Quels sont les rapports qui relient les « deux cités » de Saint Augustin ?

LA CITE DE L'HOMME SOUMISE A LA CITE DE DIEU

Les termes cité terrestre et cité de dieu peuvent être remplacés par la notion de pouvoir temporel et de pouvoir spirituel. Ces deux pouvoirs sont dualistes ; ils ne se trouvent pas sur le même plan et ne gouvernent pas au même niveau: c’est la notion d’augustinisme politique. En effet Augustin théorise l’idée de deux cités. La cité céleste est gouvernée par Dieu, qui dispose d'agents sur terre, l’Eglise (en tant qu'institution). La cité terrestre est administrée par les Hommes avec la nécessité de mettre en place un pouvoir politique. Le dualisme entre le spirituel et le temporel provoque une rupture par rapport aux religions païennes, où le roi est issu directement de Dieu. Ce dernier est le guide des Hommes du haut de sa cité, mais les laisse se gouverner eux mêmes. La pensée augustinienne considère que la cité terrestre doit être soumise à l’Eglise, au pouvoir ecclésiastique, en ce qu’il lui appartient de déterminer la morale qui doit régir les  comportements des Hommes en société. L'idée d'Augustin est que, sans renoncer à leur appartenance à une société temporelle, les chrétiens appartiennent toujours en même temps à une autre société universelle: "Deux amours ont donc fait deux cités, l'amour de soi jusqu'au mépris de Dieu, la cité terrestre, l'amour de Dieu jusqu'au mépris de soi, la Cité céleste. L'une se glorifie en elle-même, l'autre dans le Seigneur. L'une demande sa gloire aux hommes; l'autre tire sa plus grande gloire de Dieu, témoin de sa conscience." (La cité de Dieu, XIV, 2). La doctrine d'Augustin interdit de sacraliser les institutions temporelles, y compris l'Eglise. Même si elles sont distinctes, les cités n'en sont pas moins mêlées dans les faits et la Rome des papes n'est pas le paradis, ni celle des Césars, l'enfer.

En fin de compte, les deux cités poursuivent une même fin : la paix. Mais la paix n'est pas de même nature dans les deux cités. La paix de la cité terrestre n'est jamais définitive. Seule est éternelle la paix de la cité du ciel. Cette conviction de la supériorité du spirituel sur le temporel va s’épanouir: durant la deuxième moitié du Moyen-Age, il est acquit que le temporel est soumis.
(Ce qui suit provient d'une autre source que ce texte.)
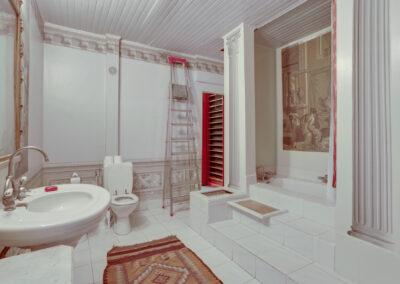 Appartement de style à Paris 7ème - la salle de bain avant travaux, par Béatrice Elisabeth, Décoratrice UFDI à Neuilly et Paris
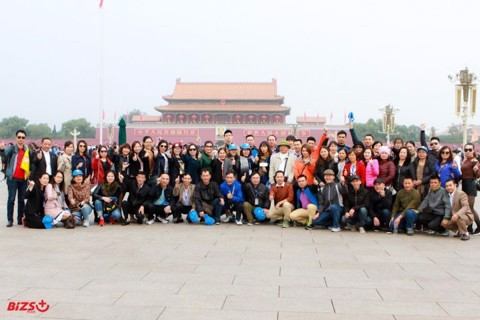 Bizs+ organizes China travel as a thank you for customers' companionship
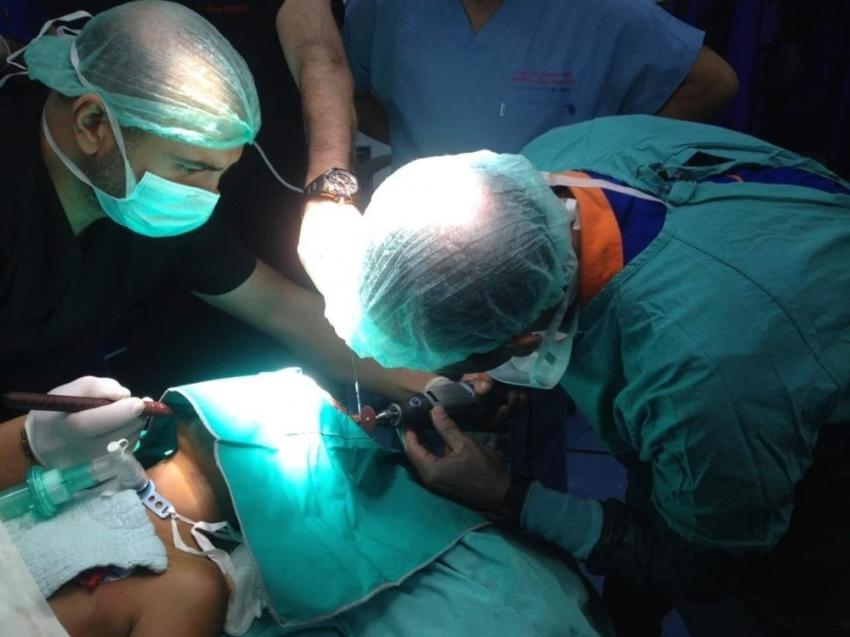 Kafasına demir saplanan çocuk ameliyata alındı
Cette pensée dualiste amène logiquement à penser un régime politique particulier pour les Hommes, permettant de les relier au mieux au pouvoir spirituel.

L'ETAT SOUMIS A L'EGLISE

Saint Augustin reprend en partie les travaux de Platon et d'Ambroise de Milan qui lui permettent de forger une esquisse de la Politique de la cité terrestre (au sens politique pur du terme). Le prêtre Paul Orose aide aussi l'évêque d'Hippone à écrire les livres de La cité de Dieu et inspire en partie son raisonnement. Mais certains désaccords de pensée entre les deux ecclésiastiques permet à Saint Augustin de construire son idée de la politique de la cité de l'Homme en contradiction avec l'idée que les deux cités peuvent se confondre.  
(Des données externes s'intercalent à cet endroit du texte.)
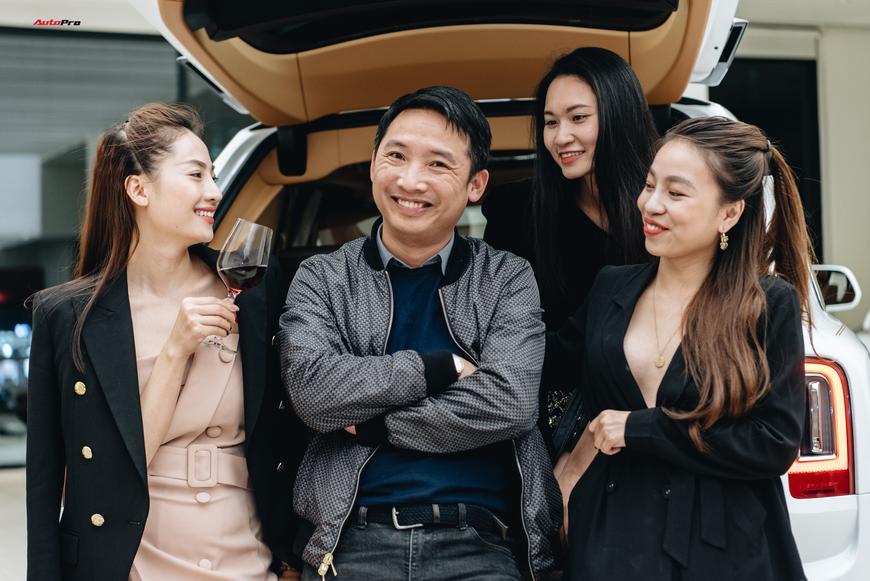 Những bóng hồng đa sắc bên Rolls-Royce Cullinan chính hãng đầu tiên Việt Nam - Ảnh 6.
Ce dernier opère un renversement total dans l’origine du pouvoir. Si pour les grecs Aristote et Platon le pouvoir provenait de la rationalité, le pouvoir chez Augustin prend sa source dans la création divine. Et malgré leur égalité, les hommes sont placés dans une position d’hétéronomie. On passe d’un ordre immanent, dans lequel les hommes maîtrisent leur destinée politique, à un ordre transcendant, dominé par Dieu. Augustin par ceci fait sienne la doctrine de l'origine divine du pouvoir du prince. Tant qu'il ne lui est pas prescrit d'accomplir un acte injuste, le chrétien doit être soumis à tout pouvoir légitime. Selon l'évêque d'Hippone en aucun cas la Cité terrestre, et moins encore la Cité de Dieu, ne doivent être confondues avec une forme précise de l'Etat quelle qu'elle soit; mais l'Etat peut, et doit même être utilisé pour les fins propres de l'Eglise, et, à travers elle, pour les fins de la Cité de Dieu. L’autonomie politique des hommes est donc limitée, ceux-ci doivent se remettre à Dieu. C’est ce motif qui justifie la théocratie: sans Dieu, les hommes vivant en communauté ne peuvent répandre que l'injustice. La pensée augustinienne n'étouffe donc pas l'autonomie du pouvoir temporel. Bien au contraire, elle lui donne sa véritable dimension en lui fixant des limites : l'Etat ne peut encadrer la totalité de l'existence humaine. L'homme et son espérance dépassent le cadre de la construction de l'Etat comme étant le domaine de l'action politique, c'est pour cela que l'Etat doit être au service du pouvoir spirituel, de l'Eglise donc et par finalité de Dieu afin d'apporter le salut et la paix à l'Homme. Ainsi, si Augustin ne pose pas vraiment la question du meilleur régime, selon lui la démocratie ne saurait être qu’un régime injuste, sans légitimité aucune. Saint Augustin avait donc par extension une conception du pouvoir autoritaire. Sa vision maintient une obligation d’obéissance pour les Hommes envers Dieu et son ou ses représentants. Par la suite Saint Thomas d'Aquin reprendra les thèmes de la pensée augustinienne, mais en y appliquant la méthode d’Aristote.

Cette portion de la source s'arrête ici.